(Visual spatial reasoning items)
■ ■ ■ ■ ■ ■ ■
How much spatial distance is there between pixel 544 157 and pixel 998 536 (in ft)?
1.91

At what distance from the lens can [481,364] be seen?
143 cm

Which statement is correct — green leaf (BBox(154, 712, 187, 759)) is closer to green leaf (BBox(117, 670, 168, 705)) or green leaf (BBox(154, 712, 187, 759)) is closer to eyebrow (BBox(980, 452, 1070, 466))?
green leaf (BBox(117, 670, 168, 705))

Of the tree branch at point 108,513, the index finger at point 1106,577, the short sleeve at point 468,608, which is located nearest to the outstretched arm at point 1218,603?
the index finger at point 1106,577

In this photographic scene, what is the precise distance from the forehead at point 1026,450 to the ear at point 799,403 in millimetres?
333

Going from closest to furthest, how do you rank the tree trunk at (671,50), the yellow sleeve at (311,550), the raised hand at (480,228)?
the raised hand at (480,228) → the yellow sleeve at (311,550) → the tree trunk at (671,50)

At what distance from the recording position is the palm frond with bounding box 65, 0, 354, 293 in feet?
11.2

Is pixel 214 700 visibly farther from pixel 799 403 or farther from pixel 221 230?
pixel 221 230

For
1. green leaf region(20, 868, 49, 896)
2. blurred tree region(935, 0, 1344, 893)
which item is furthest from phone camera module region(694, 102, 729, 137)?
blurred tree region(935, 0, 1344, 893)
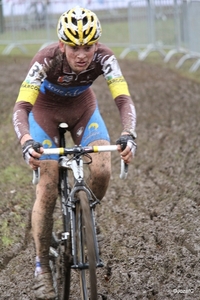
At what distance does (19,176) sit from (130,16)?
12918 mm

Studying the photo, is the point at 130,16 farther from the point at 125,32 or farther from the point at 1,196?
the point at 1,196

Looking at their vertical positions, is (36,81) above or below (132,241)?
above

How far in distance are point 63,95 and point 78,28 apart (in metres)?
0.79

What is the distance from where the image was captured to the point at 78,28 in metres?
5.06

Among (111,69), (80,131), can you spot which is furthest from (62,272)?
(111,69)

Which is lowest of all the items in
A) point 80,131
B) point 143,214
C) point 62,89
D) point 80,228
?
point 80,228

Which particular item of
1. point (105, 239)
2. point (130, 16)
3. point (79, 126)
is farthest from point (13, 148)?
point (130, 16)

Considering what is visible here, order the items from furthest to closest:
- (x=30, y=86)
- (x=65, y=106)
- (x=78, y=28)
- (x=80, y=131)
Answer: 1. (x=65, y=106)
2. (x=80, y=131)
3. (x=30, y=86)
4. (x=78, y=28)

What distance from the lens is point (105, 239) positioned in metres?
6.69

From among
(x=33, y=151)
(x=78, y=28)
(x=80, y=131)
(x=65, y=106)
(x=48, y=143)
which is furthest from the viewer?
(x=65, y=106)

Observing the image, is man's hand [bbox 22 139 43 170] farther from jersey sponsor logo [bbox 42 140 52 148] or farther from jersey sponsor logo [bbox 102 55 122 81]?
jersey sponsor logo [bbox 102 55 122 81]

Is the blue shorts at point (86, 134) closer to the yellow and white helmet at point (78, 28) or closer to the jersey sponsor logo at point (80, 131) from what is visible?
the jersey sponsor logo at point (80, 131)

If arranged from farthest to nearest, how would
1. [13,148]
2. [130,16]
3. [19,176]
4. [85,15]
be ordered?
[130,16] < [13,148] < [19,176] < [85,15]

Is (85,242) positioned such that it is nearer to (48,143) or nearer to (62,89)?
(48,143)
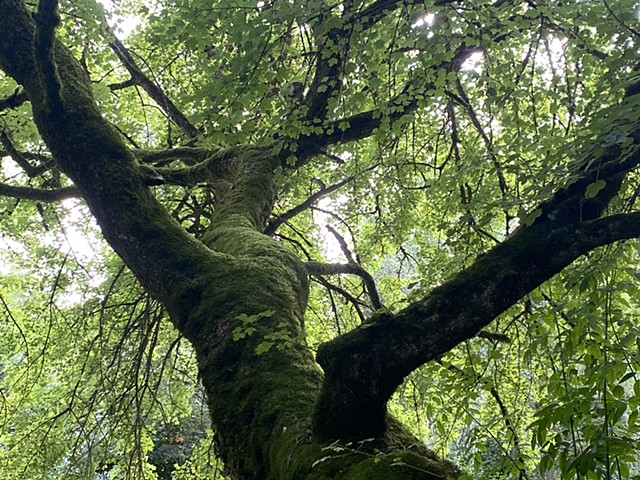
■ ■ ■ ■ ■ ■ ■
(Exercise objective) Reproduce all of the data above word for word, leaving out the pictures.

(Result of the task)
How much spatial distance is there between pixel 544 157 and pixel 998 536 (in ft)?
1.91

At what distance from the lens can [481,364] be seen?
143 cm

Which statement is correct — green leaf (BBox(154, 712, 187, 759)) is closer to green leaf (BBox(117, 670, 168, 705)) or green leaf (BBox(154, 712, 187, 759)) is closer to eyebrow (BBox(980, 452, 1070, 466))?
green leaf (BBox(117, 670, 168, 705))

Of the tree branch at point 108,513, the index finger at point 1106,577, the short sleeve at point 468,608, which is located nearest to the outstretched arm at point 1218,603?
the index finger at point 1106,577

In this photographic scene, what is the precise distance from the forehead at point 1026,450 to the ear at point 799,403 in millimetres?
333

Going from closest to furthest, how do you rank the tree trunk at (671,50), the yellow sleeve at (311,550), the raised hand at (480,228)?
the raised hand at (480,228) → the yellow sleeve at (311,550) → the tree trunk at (671,50)

At what distance from the recording position is the palm frond with bounding box 65, 0, 354, 293 in feet?
11.2

Is pixel 214 700 visibly farther from pixel 799 403 or farther from pixel 221 230?
pixel 221 230

For
1. green leaf region(20, 868, 49, 896)
2. blurred tree region(935, 0, 1344, 893)
which item is furthest from phone camera module region(694, 102, 729, 137)?
blurred tree region(935, 0, 1344, 893)
At what distance does (19,176) sit from (130,16)?
12918 mm

Studying the photo, is the point at 130,16 farther from the point at 125,32 or farther from the point at 1,196?
the point at 1,196

Looking at their vertical positions, is (36,81) above or below (132,241)?
above

How far in distance are point 63,95 and point 78,28 apart (in metres)?
0.79

What is the distance from where the image was captured to the point at 78,28 in metres?
5.06

Among (111,69), (80,131), can you spot which is furthest from (62,272)?
(111,69)

Which is lowest of all the items in
A) point 80,131
B) point 143,214
C) point 62,89
D) point 80,228
?
point 80,228

Which particular item of
1. point (105, 239)
2. point (130, 16)
3. point (79, 126)
is farthest from point (13, 148)?
point (130, 16)

Considering what is visible here, order the items from furthest to closest:
- (x=30, y=86)
- (x=65, y=106)
- (x=78, y=28)
- (x=80, y=131)
Answer: 1. (x=65, y=106)
2. (x=80, y=131)
3. (x=30, y=86)
4. (x=78, y=28)

What distance from the lens is point (105, 239) positioned in metres?
6.69

From among
(x=33, y=151)
(x=78, y=28)
(x=80, y=131)
(x=65, y=106)
(x=48, y=143)
which is furthest from the viewer?
(x=65, y=106)

Observing the image, is man's hand [bbox 22 139 43 170] farther from jersey sponsor logo [bbox 42 140 52 148] or farther from jersey sponsor logo [bbox 102 55 122 81]?
jersey sponsor logo [bbox 102 55 122 81]

Is the blue shorts at point (86, 134) closer to the yellow and white helmet at point (78, 28) or closer to the jersey sponsor logo at point (80, 131) from what is visible?
the jersey sponsor logo at point (80, 131)

If arranged from farthest to nearest, how would
1. [13,148]
2. [130,16]
3. [19,176]
4. [85,15]
be ordered?
[130,16] < [13,148] < [19,176] < [85,15]

Is (85,242) positioned such that it is nearer to (48,143) or nearer to (62,89)?
(48,143)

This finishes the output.